Chanel will return to the same venue this year, but the company hasn’t yet revealed details of the show, due to take place on Oct. 6. Neither has crosstown rival Dior, part of the LVMH luxury emporium. The French brands are holding out any announcements as virus cases spike again in the country where haute-couture was born, potentially forcing them to switch gears and go digital at the last minute.
Others are more sanguine. Italian silk-and-leather specialist Salvatore Ferragamo SpA plans to hold a physical show “to give a sense that business is back to normal,” according to Chief Executive Officer Micaela Le Divelec Lemmi.
Companies are trying to blend physical and online offerings to reach VIPs and the fashion press. Prada SpA will stage local private screenings as well as virtual viewing events of its Sept. 24 show, while Victoria Beckham in London will host a select number of journalists and celebrities by appointments only in a two-hour time slot before releasing her collection on film the following day.
It’s not necessarily a natural transition for brands that are still building their following. Many have long placed the focus on connecting directly with their client base, emphasizing the tactile experience of high fashion, said Jillian Xin, a buying director for Labelhood’s stores in China.
“With fashion, there’s a limit to how much can be replaced digitally,” said Xin, a regular attendee of Europe’s fashion shows in the past. “It’s a little easier for brands that we’re already familiar with, but for new brands, it’s important to see the collection in person, to touch and feel the clothes and build a relationship with the designer and their team.”

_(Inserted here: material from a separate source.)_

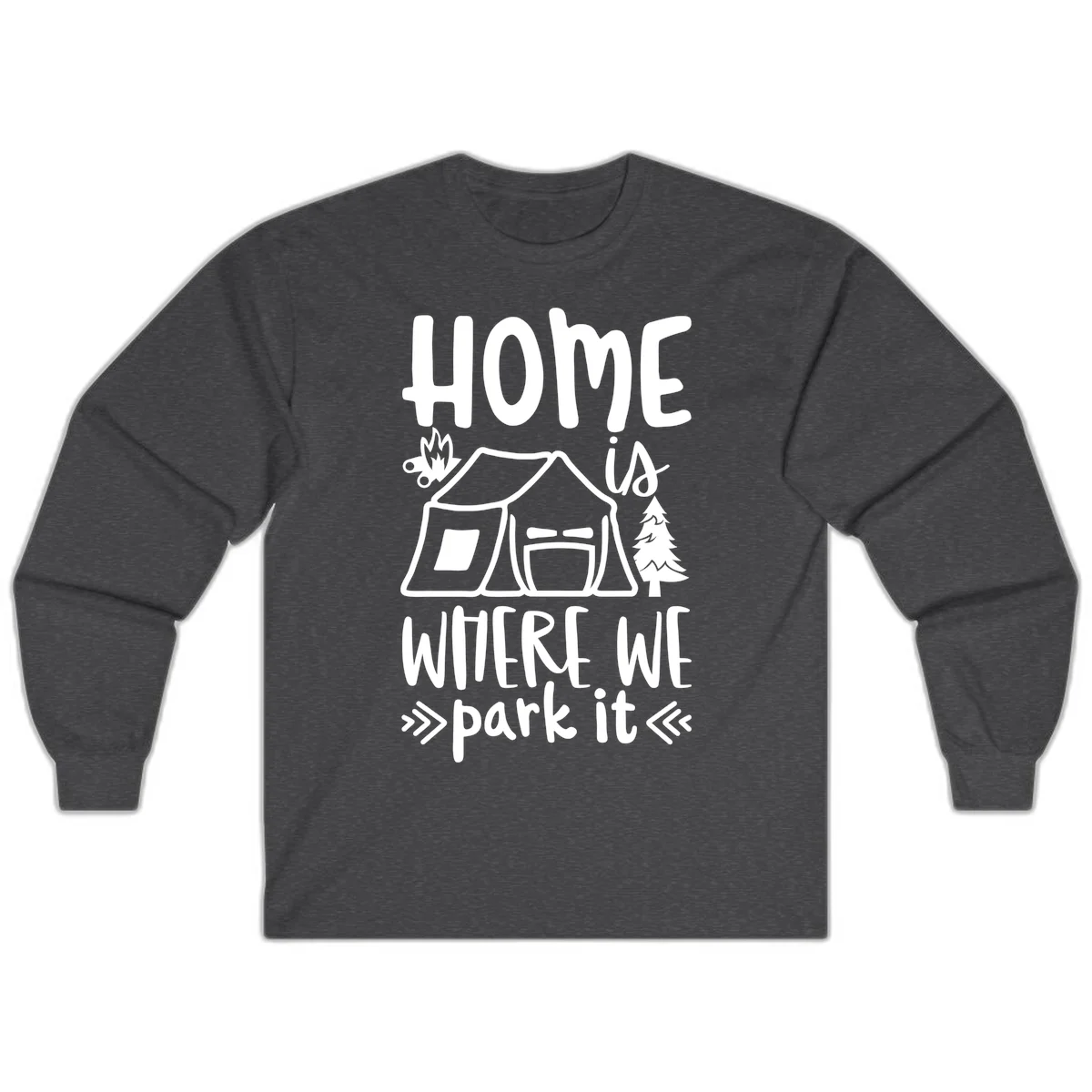 Home is where we park it camping design with tent, campfire, and evergreen tree illustration in Dark Heather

It’s not just the fashion houses that have to come to terms with the new pandemic reality. The cities that host the shows will also lose out on the spending circus that accompanies the events, from the priciest hotels to the hottest dinner and cocktail venues for the after-show parties.

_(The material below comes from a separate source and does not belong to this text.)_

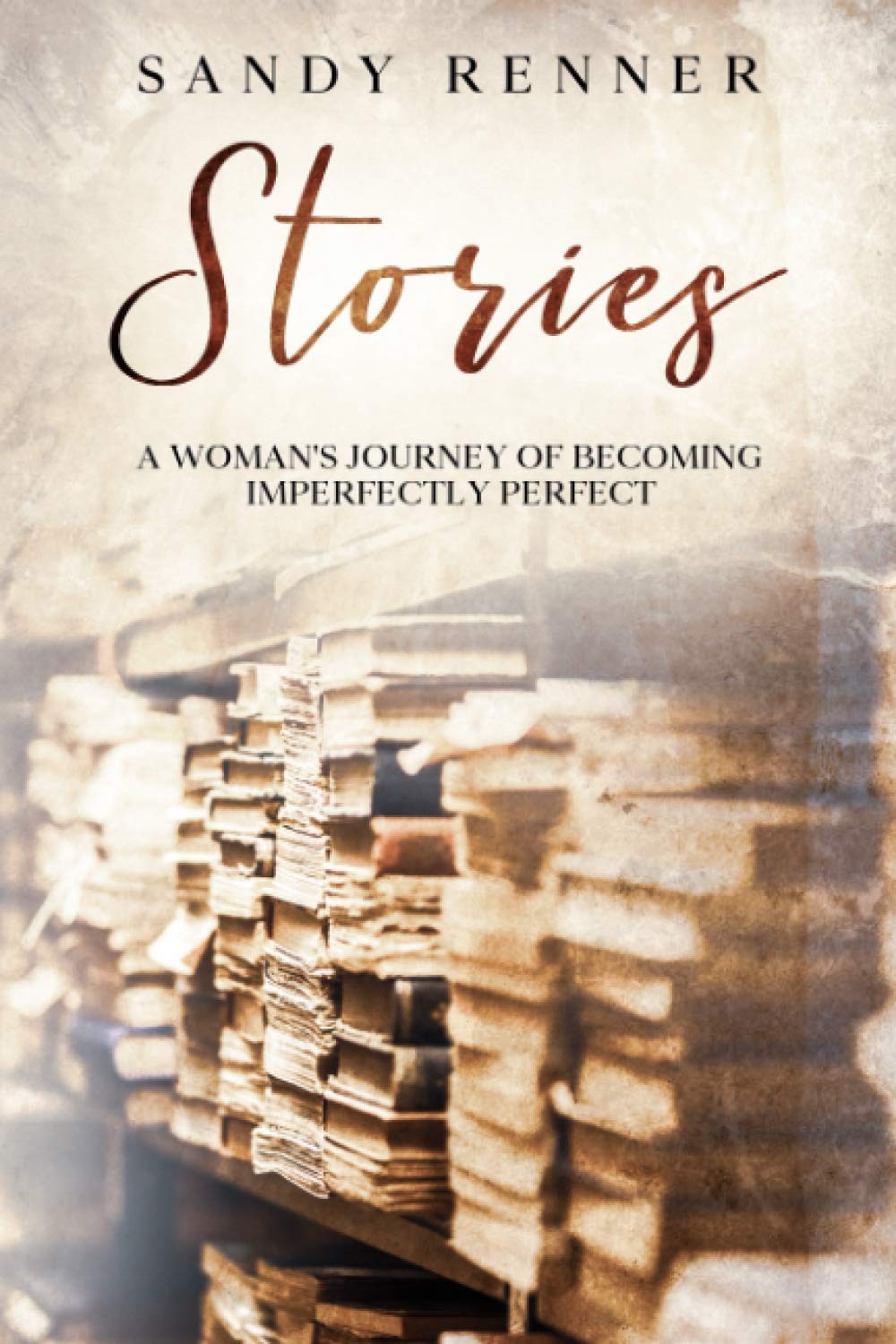 Stories: A Woman’s Journey of Becoming Imperfectly Perfect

For Milan, the drop in visitors during the fashion week will have an noticeably impact on the city economy. At the mid-point of the month, hotel bookings hadn’t experienced the surge that the event generated in years past, hovering instead at an occupancy rate of about 25%, according to Maurizio Naro, the chairman of the local Federalberghi hotel owners association.
Maison Valentino, among the biggest names in Italian high-end fashion, decided to host its show in Milan this season rather than in Paris, where it had traditionally presented its spring/summer collection. The company called the decision “more ethical” because it strengthens its identity and affiliation with the local and national economy.
While the pandemic has forced fashion houses to embrace a new channel, the risk is that brand value will suffer the longer they float in the fleeting digital universe.
And just like spectator-less soccer matches are a joyless affair, the absence of an audience at the shows stands to diminish the events’ impact, said Michael Jaïs, the head of technology platform Launchmetrics that tracks social-media data for brands.
“Celebrities and influencers won’t be present, and it’s hard to imagine that they’ll be followed as much when they’re just in front of their screens,” Jaïs said.